SpaceX lofted the super-secret Zuma spacecraft for the U.S. government tonight (Jan. 7), successfully executing a mission that also featured yet another landing by the first stage of the company’s Falcon 9 rocket.
The Falcon 9 lifted off at 8 p.m. EST (0100 GMT on Jan. 8) from Cape Canaveral Air Force Station, on Florida’s Space Coast.
The booster’s two stages separated 2 minutes and 19 seconds into flight. The second stage continued carrying the mysterious Zuma to its destination in low-Earth orbit (LEO), while the first stage began maneuvering its way back to terra firma for a touchdown at Landing Zone 1, a SpaceX facility at Cape Canaveral. [How SpaceX Lands Falcon 9 Rockets]
The first stage aced that landing, a little less than 8 minutes after taking off.

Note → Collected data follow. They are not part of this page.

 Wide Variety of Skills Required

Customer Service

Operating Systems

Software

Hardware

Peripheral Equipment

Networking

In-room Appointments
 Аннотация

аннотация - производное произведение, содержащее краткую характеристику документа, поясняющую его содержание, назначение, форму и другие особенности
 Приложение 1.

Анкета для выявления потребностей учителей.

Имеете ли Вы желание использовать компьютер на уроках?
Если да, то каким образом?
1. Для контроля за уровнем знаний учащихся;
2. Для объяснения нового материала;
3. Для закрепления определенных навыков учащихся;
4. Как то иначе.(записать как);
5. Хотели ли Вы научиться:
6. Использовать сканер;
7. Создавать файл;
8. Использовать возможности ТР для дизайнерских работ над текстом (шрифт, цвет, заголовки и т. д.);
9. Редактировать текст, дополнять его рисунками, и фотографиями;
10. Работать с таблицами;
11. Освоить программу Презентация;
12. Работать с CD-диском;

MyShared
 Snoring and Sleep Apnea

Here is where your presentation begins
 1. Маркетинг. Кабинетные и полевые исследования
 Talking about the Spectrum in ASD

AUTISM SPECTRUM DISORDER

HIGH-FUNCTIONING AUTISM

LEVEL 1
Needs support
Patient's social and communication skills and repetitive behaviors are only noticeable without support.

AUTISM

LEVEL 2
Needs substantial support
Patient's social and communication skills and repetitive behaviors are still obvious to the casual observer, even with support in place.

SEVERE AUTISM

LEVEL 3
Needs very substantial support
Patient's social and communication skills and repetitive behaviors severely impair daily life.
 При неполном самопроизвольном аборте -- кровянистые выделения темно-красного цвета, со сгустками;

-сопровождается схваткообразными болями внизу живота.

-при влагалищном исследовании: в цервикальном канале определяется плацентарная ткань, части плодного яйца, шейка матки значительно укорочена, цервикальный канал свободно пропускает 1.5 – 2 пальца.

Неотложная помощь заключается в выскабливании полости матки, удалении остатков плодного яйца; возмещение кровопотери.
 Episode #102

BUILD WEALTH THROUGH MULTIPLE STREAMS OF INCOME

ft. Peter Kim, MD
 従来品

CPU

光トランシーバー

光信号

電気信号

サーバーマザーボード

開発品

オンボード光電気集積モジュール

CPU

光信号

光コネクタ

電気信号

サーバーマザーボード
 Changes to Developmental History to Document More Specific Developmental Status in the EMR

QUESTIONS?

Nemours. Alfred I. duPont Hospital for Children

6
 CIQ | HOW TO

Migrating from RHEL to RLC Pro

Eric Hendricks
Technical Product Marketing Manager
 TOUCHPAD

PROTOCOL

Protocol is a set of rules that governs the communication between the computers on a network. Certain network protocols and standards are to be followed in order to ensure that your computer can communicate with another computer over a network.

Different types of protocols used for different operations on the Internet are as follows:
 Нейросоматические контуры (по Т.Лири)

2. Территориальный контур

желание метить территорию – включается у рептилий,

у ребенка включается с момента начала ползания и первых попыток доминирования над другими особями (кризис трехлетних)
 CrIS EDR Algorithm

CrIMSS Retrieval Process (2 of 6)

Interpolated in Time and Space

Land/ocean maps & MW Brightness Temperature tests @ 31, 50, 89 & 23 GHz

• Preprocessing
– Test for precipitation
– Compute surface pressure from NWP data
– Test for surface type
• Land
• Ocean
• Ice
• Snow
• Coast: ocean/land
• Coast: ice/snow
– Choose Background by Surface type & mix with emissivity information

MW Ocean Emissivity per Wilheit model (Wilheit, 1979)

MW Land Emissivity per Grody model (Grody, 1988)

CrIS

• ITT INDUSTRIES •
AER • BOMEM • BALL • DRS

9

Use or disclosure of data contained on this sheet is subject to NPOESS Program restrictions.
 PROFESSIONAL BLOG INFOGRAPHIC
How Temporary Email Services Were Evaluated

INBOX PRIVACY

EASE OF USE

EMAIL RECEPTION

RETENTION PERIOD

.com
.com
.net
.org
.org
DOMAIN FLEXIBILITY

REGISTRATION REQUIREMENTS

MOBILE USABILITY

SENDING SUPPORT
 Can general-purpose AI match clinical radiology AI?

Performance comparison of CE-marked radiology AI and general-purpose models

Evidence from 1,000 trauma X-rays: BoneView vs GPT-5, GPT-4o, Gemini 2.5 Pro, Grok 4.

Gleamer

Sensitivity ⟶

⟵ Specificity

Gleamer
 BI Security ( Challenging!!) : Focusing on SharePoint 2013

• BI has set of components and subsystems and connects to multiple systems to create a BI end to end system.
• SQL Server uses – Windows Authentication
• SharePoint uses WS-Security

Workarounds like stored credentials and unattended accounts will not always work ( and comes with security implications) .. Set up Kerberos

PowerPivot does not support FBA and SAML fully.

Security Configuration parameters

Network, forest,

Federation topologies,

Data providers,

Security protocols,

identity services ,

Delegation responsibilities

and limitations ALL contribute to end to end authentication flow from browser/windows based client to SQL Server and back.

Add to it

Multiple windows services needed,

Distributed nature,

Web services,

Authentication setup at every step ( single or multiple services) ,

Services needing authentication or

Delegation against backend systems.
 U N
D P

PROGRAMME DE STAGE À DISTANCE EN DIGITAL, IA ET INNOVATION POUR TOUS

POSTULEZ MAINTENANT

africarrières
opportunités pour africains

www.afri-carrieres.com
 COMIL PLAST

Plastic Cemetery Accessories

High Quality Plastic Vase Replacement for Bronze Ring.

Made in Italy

SpaceX now has 21 successful first-stage touchdowns under its belt, nine of them at Landing Zone 1 and the other 12 on “autonomous spaceport droneships” stationed in the ocean. (SpaceX has two of these uncrewed vessels, which are named “Just Read the Instructions” and “Of Course I Still Love You.”)
These landings are part of SpaceX’s effort to develop fully reusable rockets and spacecraft — technology that company founder and CEO Elon Musk has said will slash the cost of spaceflight. To date, SpaceX has re-flown five of these landed boosters, as well as two of its uncrewed Dragon cargo capsules, which make resupply runs to the International Space Station. (The Falcon 9 that lifted off tonight was brand-new.)
But the main goal of tonight’s flight was getting Zuma aloft, so the spacecraft can start going about its business. Just what that business may be is unclear; little has been revealed about the payload.
We do know that aerospace and defense company Northrop Grumman procured Zuma’s launch atop a Falcon 9 for the U.S. government — but we don’t know which agency will operate the satellite, or if its mission is civilian or military.
If Zuma is a national-security mission, it wouldn’t be the first one that SpaceX has launched. Falcon 9s also launched a satellite for the National Reconnaissance Office in May 2017 and the Air Force’s robotic X-37B space plane this past September.
The Zuma mission was originally supposed to launch in mid-November, but SpaceX stood down for a while to study data from payload-fairing test performed for another customer. (The payload fairing is the protective nose cone that encases a spacecraft during launch.)